ALTHOUGH ARCHES was a positive trial, results may not signal a practice change at this time, according to formal discussant Ian Davis, MBBS (Hons), PhD, FRACP, FAChPM, Monash University Eastern Health Clinical School, Melbourne. “We should proceed with caution and probably not change practice yet,” he said.
“In order to change practice, a study should have a meaningful endpoint, the drug should have acceptable toxicity that does not compromise efficacy, and it should be cost-effective,” Dr. Davis said.
Evidence is mounting for a beneficial effect of adding several drugs to ADT earlier in the course of prostate cancer, including abiraterone, enzalutamide, and docetaxel.

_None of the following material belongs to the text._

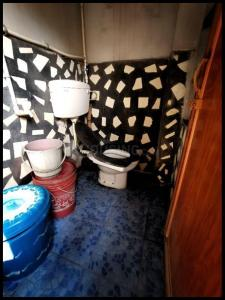 Bathroom Image of Fully Furnished Girl's Pg, Clean And Comfortable in Behala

“But current therapies work well and are cost-effective, so a high bar should be set for new treatments,” he said.
Dr. Davis noted that abiraterone acetate, docetaxel, enzalutamide, darolutamide, and apalutamide all have similar efficacy when added to ADT. “It may be time to do a comparative trial of all of these drugs and include determination of cost-effectiveness,” he said. ■
DISCLOSURE: Dr. Davis has received institutional research funding from Astellas Pharma, Roche/Genentech, MSD Oncology, AstraZeneca, Eisai, Pfizer, and Janssen Oncology; and patents/royalties/other intellectual property through Ludwig Institute for Cancer Research.